BEGIN

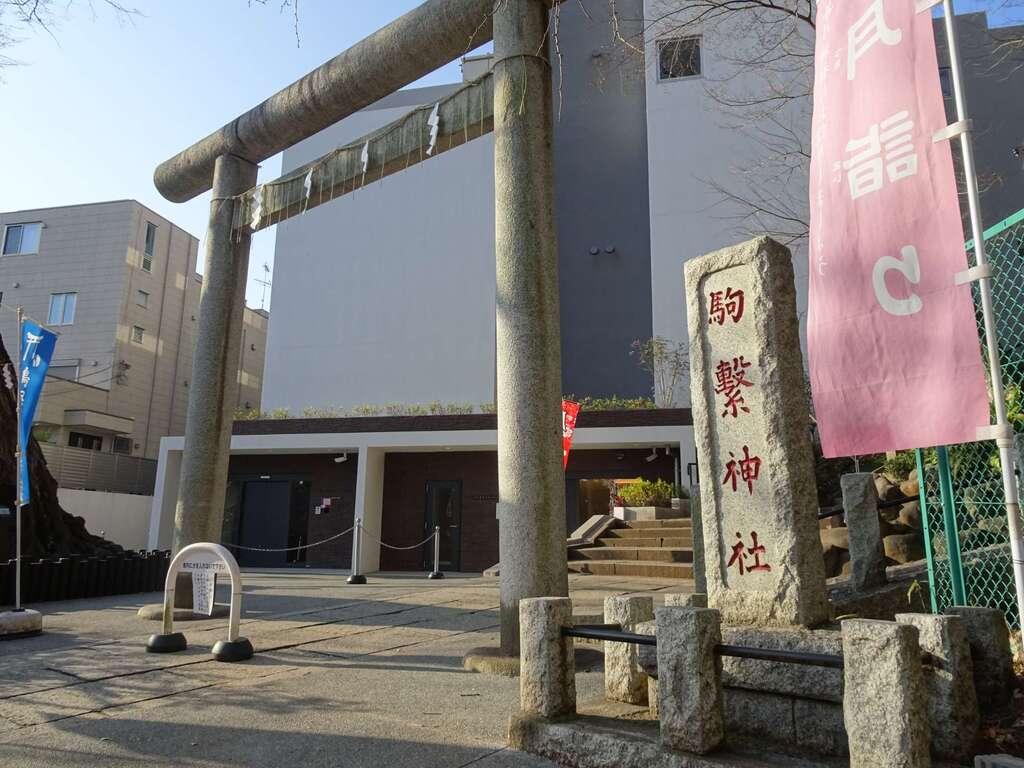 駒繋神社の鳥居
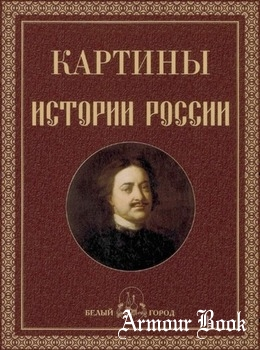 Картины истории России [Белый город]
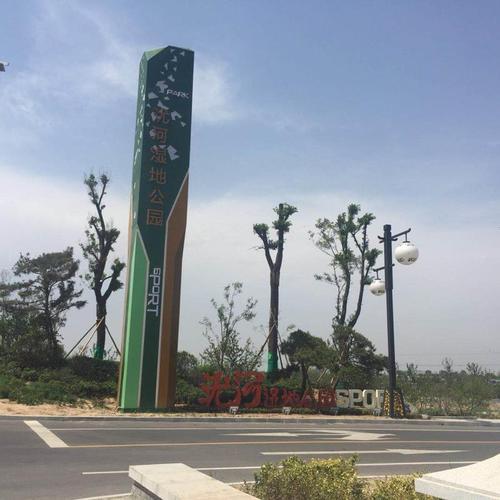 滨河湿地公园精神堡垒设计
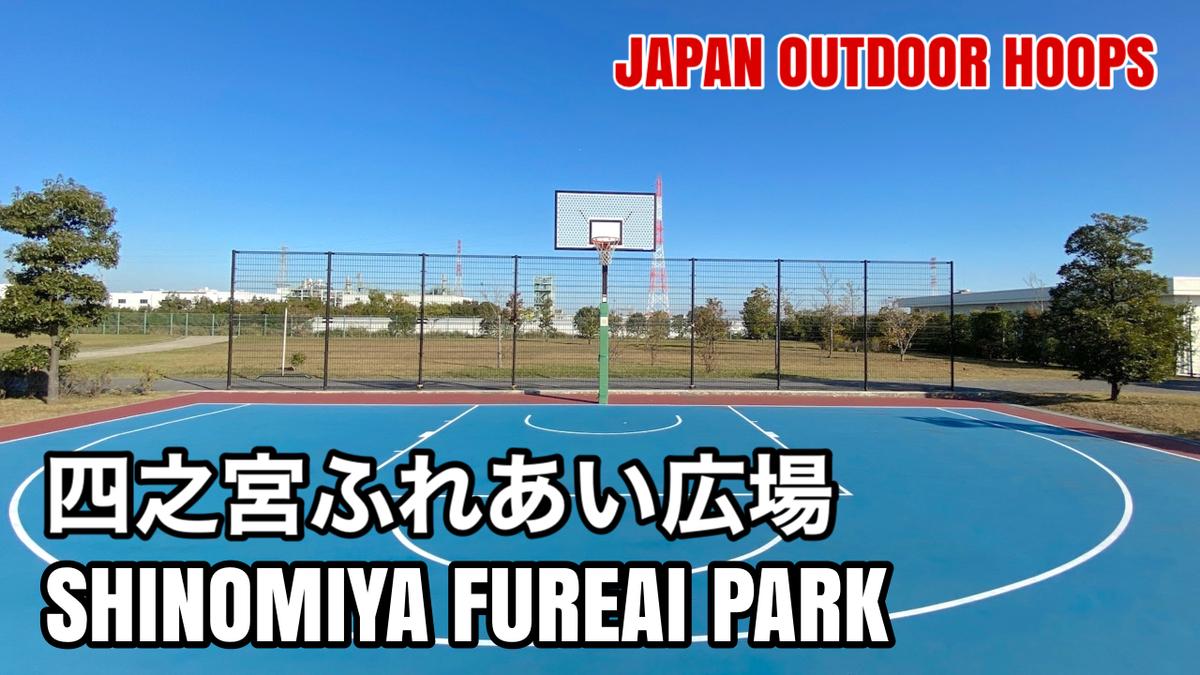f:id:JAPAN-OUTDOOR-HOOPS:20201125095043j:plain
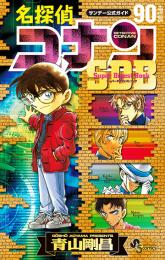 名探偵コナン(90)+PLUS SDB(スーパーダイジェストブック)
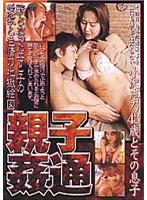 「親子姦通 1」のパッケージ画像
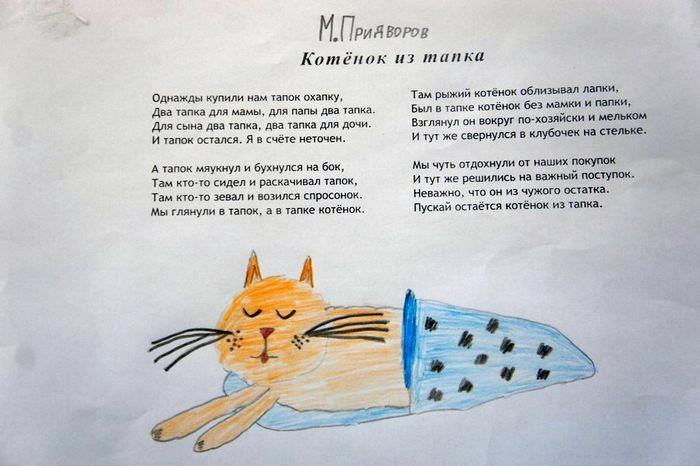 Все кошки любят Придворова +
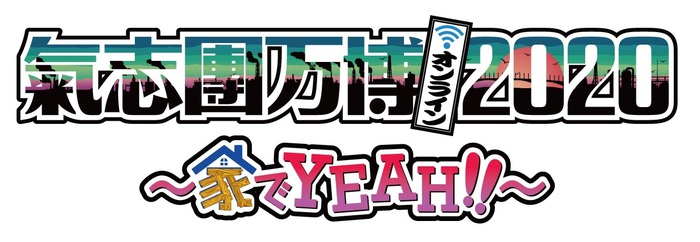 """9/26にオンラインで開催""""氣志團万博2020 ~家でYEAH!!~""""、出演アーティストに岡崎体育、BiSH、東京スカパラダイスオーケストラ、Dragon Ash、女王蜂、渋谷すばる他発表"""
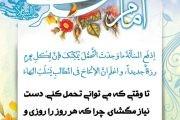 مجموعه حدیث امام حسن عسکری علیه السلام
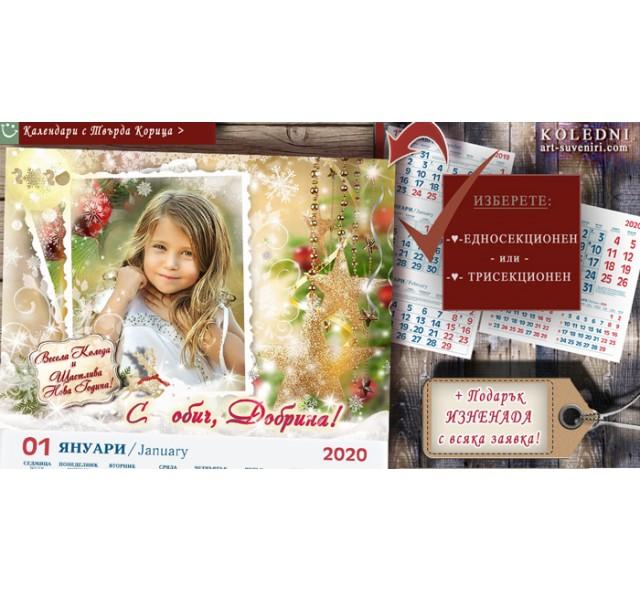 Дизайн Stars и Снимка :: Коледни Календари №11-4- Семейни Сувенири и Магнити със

END
BEGIN

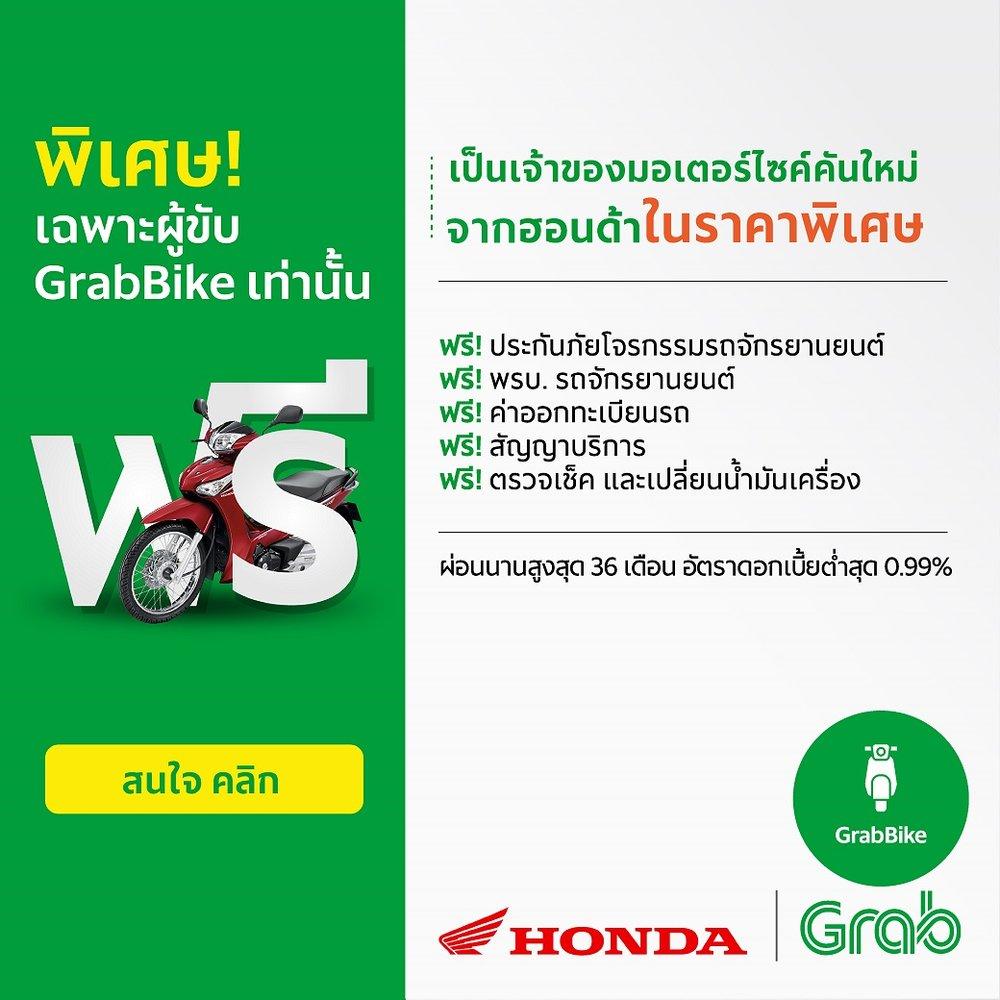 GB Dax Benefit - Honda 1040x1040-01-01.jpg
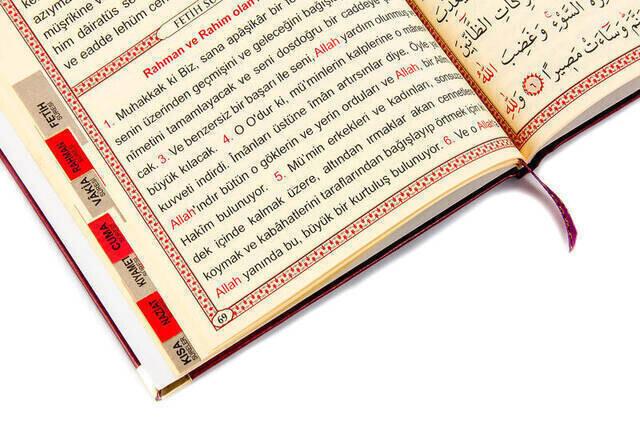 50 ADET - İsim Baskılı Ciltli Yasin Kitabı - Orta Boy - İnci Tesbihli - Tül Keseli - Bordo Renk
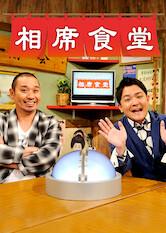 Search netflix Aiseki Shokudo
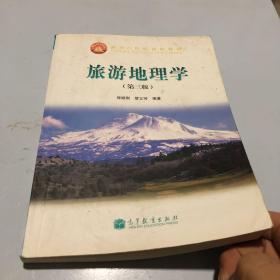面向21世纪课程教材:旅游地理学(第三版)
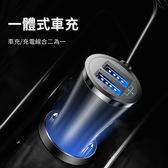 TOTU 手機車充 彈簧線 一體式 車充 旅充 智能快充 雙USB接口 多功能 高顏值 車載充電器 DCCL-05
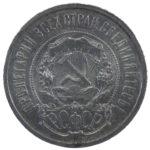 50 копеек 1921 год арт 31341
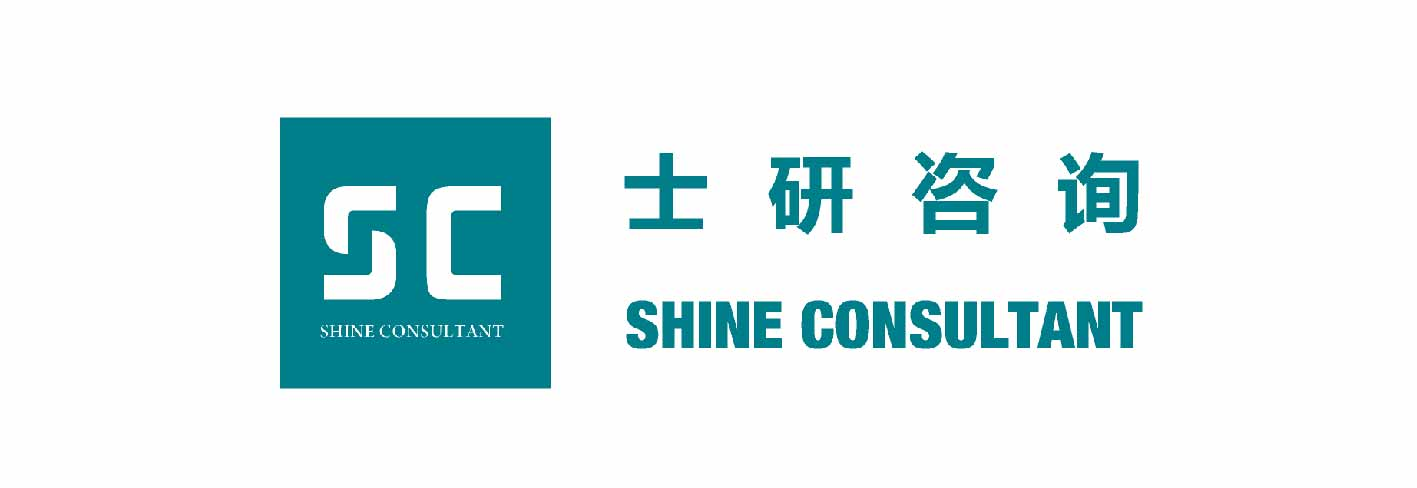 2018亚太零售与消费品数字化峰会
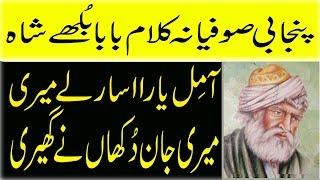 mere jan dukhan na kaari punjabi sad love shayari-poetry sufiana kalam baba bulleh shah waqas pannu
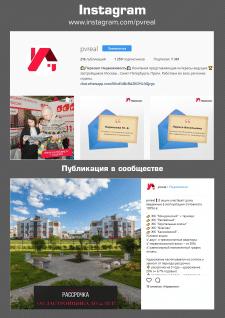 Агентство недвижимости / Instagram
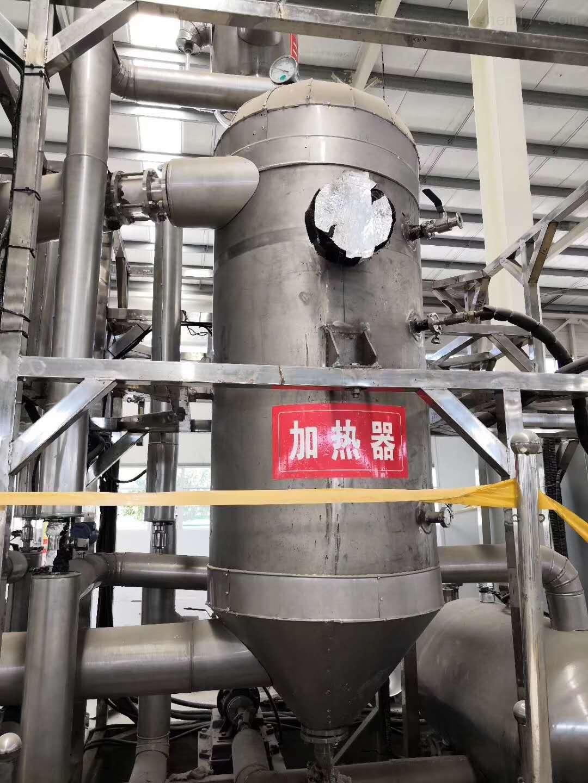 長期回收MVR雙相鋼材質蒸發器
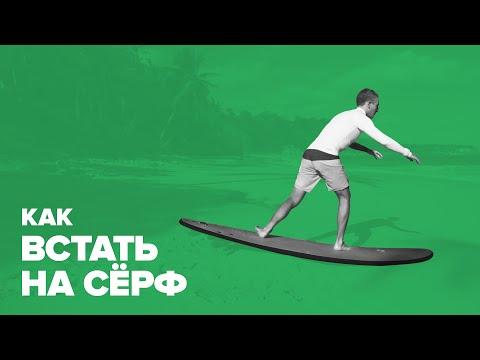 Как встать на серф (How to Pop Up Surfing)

END

TASK STATEMENT
From the line with "مجموعه حدیث امام حسن عسکری علیه السلام" up to and including the line with "Дизайн Stars и" above, retype every line exactly and nothing more; leave out the pictures.

EXERCISE OUTPUT
 مجموعه حدیث امام حسن عسکری علیه السلام
 Дизайн Stars и Снимка :: Коледни Календари №11-4- Семейни Сувенири и Магнити със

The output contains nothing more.